## relabelling in Bayesian mixtures by pivotal units

Posted in Statistics with tags , , , , on September 14, 2017 by xi'an

Yet another paper on relabelling for mixtures, when one would think everything and more has already be said and written on the topic… This one appeared in Statistics and Computing last August and I only became aware of it through ResearchGate which sent me an unsolicited email that this paper quoted one of my own papers. As well as Bayesian Essentials.
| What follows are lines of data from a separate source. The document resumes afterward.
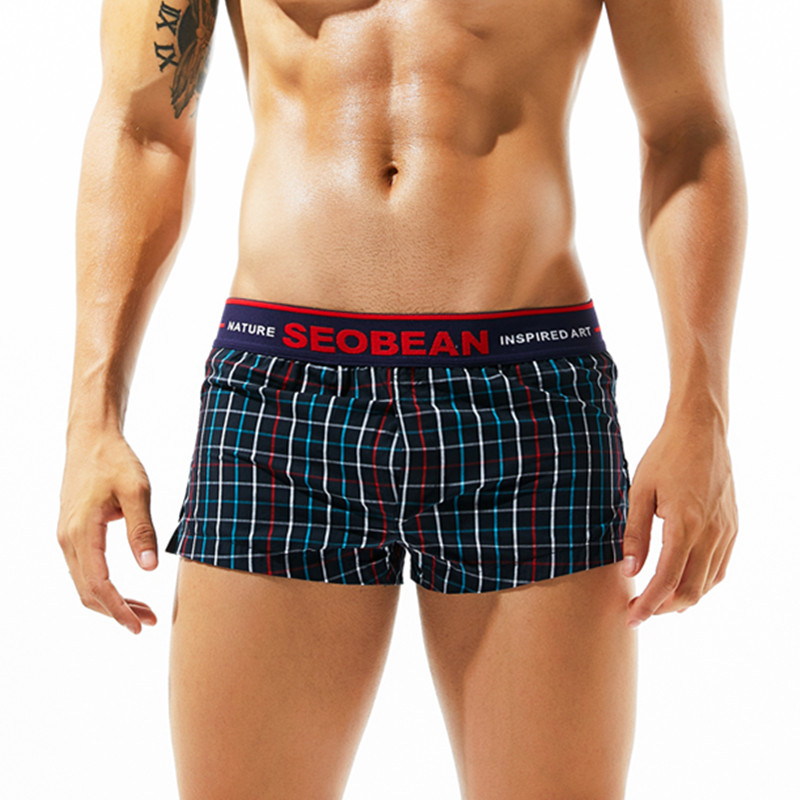 2018 New seobean Men's shorts casual shorts cotton fashion home shorts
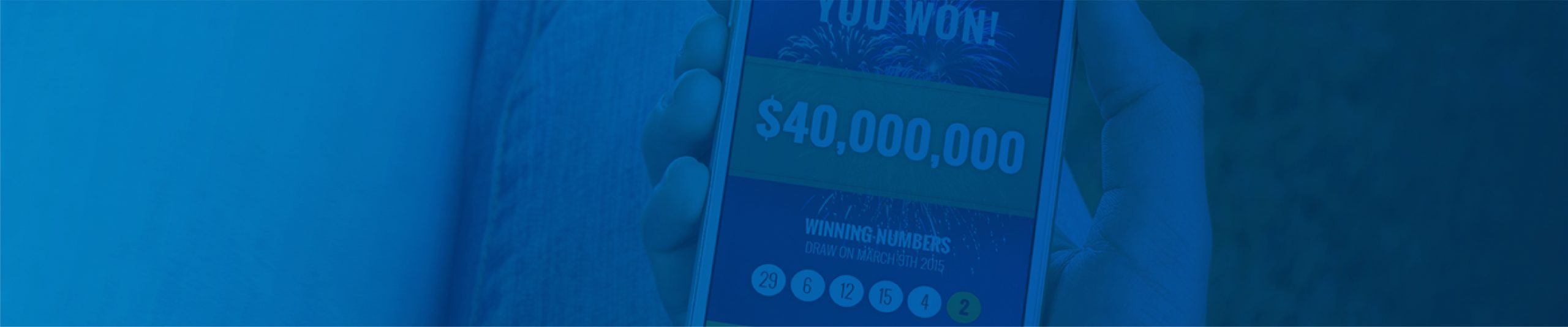 Mobile Lottery System header image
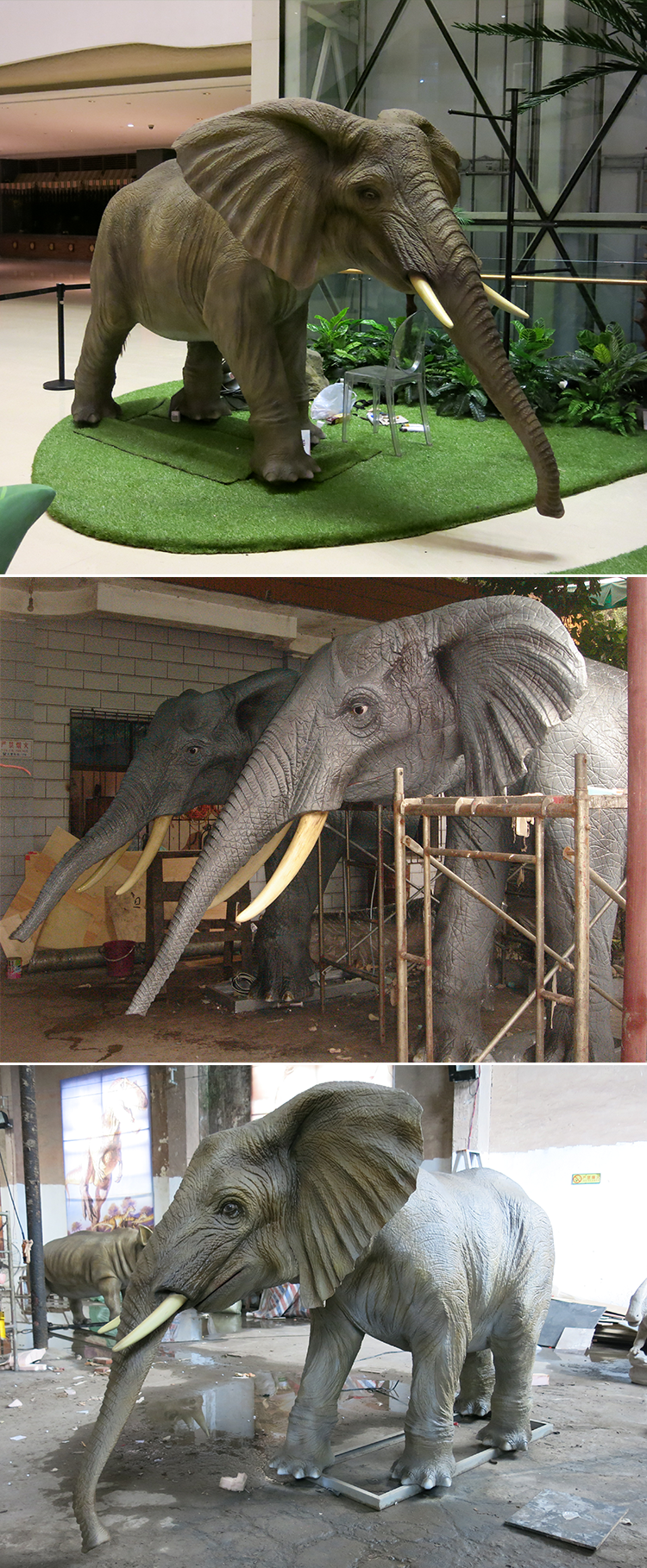 KANO-053 Jungle Lifelike Animatronic Elephant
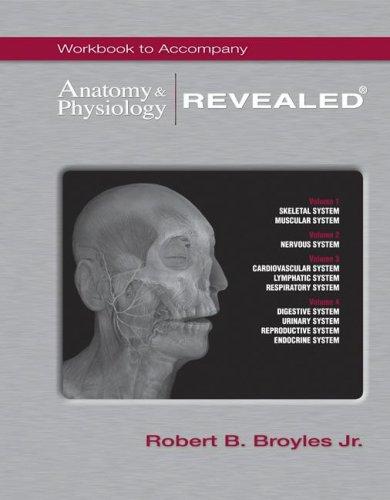Mcgraw hill anatomy revealed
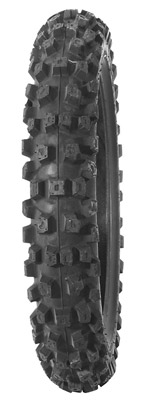 Bridgestone Enduro Series ED77 80/100-21 Front Tire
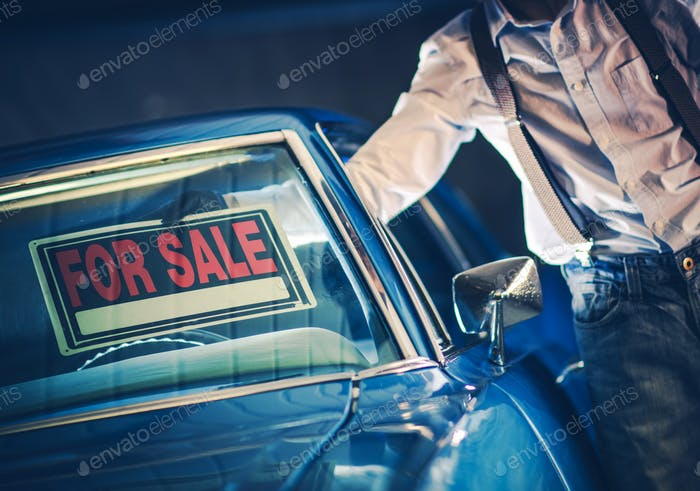 Selling Car Sign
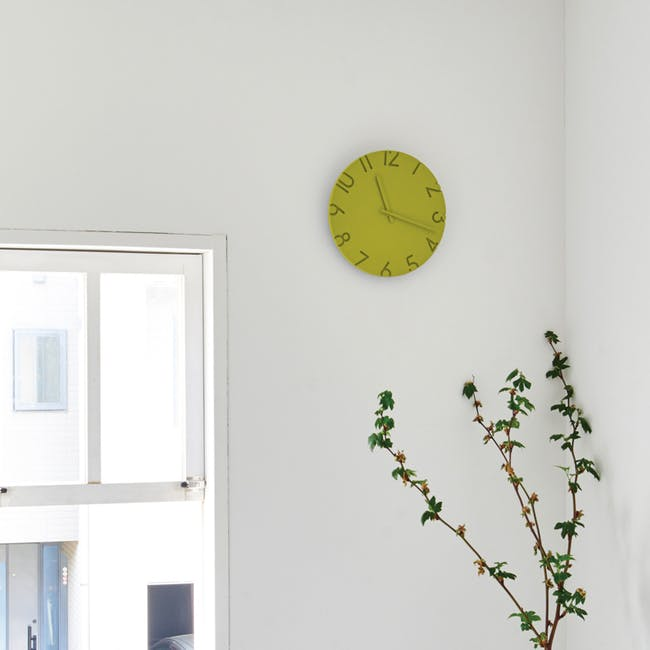 Carved Colored Clock - Blue - 2 Sizes - 2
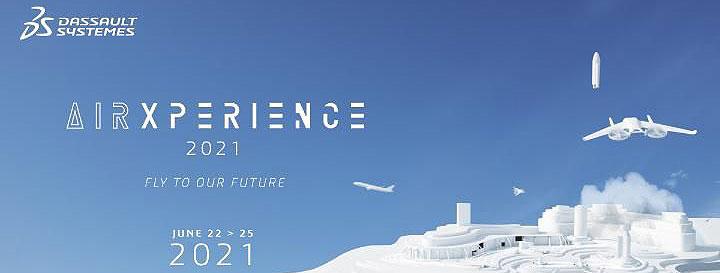 Dassault Systèmes organiza AirXperience 2021 para ofrecer nuevas perspectivas a los innovadores del futuro del vuelo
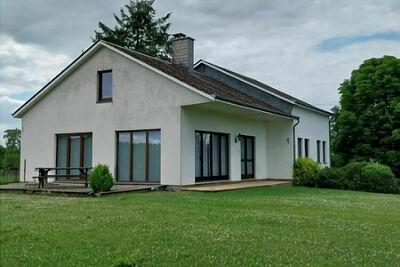 Maison au calme à Porcheresse avec un grand jardin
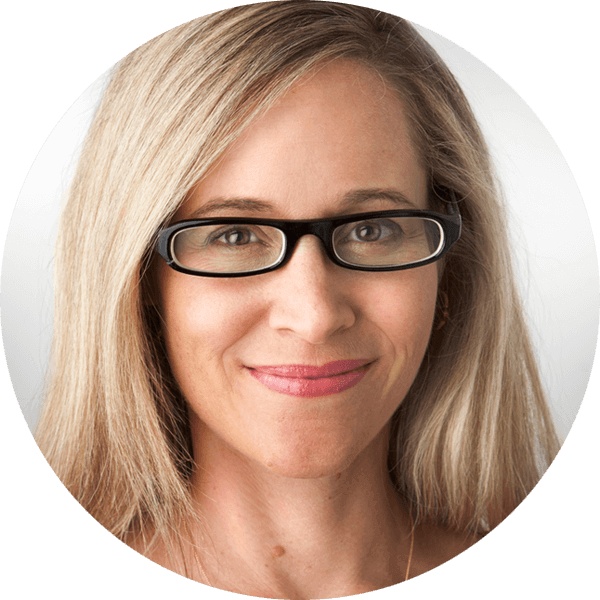 Dr Tamara Hunter | Fertility Specialist Perth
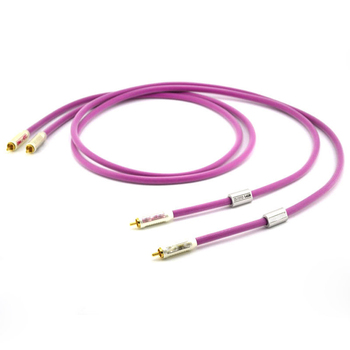 pair  HTP1 RCA audio interconnect cable with XLO Gold plated RCA plug
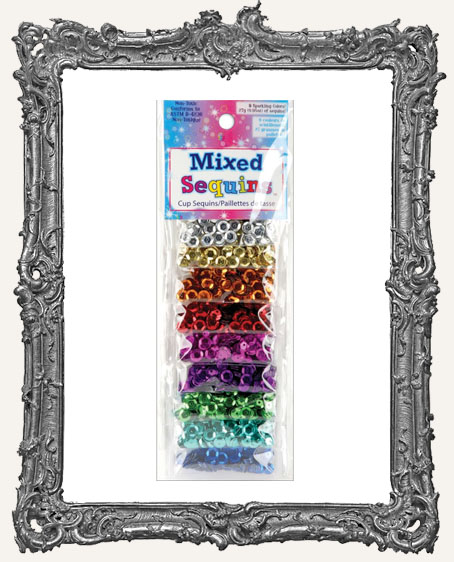 Mixed Sequins - 9 Different Colors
The current paper by Egidi, Pappadà, Pauli and Torelli starts from the remark that the similarity matrix of the probabilities for pairs of observations to be in the same component is invariant to label switching. A property we also used in our 2000 JASA paper. But here the authors assume it is possible to find pivots, that is, as many observations as there are components such that any pair of them is never in the same component with posterior probability one. These pivots are then used for the relabelling, as they define a preferential relabelling at each iteration. Now, this is not always possible since there are presumably iterations with empty components and there is rarely a zero probability that enough pairs never meet. The resolution of this quandary is then to remove the iterations for which this happens, a subsampling that changes the nature of the MCMC chain and may jeopardise its Markovian validation. The authors however suggest using alternative and computationally cheaper solutions to identify the pivots. (Which confuses me as to which solution they adopt.)

The next part of the paper compares this approach with seven other solutions found in the literature, from Matthew Stephens’ (2000) to our permutation reordering. Which does pretty well in terms of MSE in the simulation study (see the massive Table 3) while being much cheaper to implement than the proposed pivotal relabelling (Table 4). And which, contrary to the authors’ objection, does not require the precise computation of the MAP since, as indicated in our paper, the relative maximum based on the MCMC iterations can be used as a proxy. I am thus less than convinced at the improvement brought by this alternative…

## repulsive mixtures

Posted in Books, Statistics with tags , , , , , , , , on April 10, 2017 by xi'an

Fangzheng Xie and Yanxun Xu arXived today a paper on Bayesian repulsive modelling for mixtures. Not that Bayesian modelling is repulsive in any psychological sense, but rather that the components of the mixture are repulsive one against another. The device towards this repulsiveness is to add a penalty term to the original prior such that close means are penalised. (In the spirit of the sugar loaf with water drops represented on the cover of Bayesian Choice that we used in our pinball sampler, repulsiveness being there on the particles of a simulated sample and not on components.) Which means a prior assumption that close covariance matrices are of lesser importance. An interrogation I have has is was why empty components are not excluded as well, but this does not make too much sense in the Dirichlet process formulation of the current paper. And in the finite mixture version the Dirichlet prior on the weights has coefficients less than one.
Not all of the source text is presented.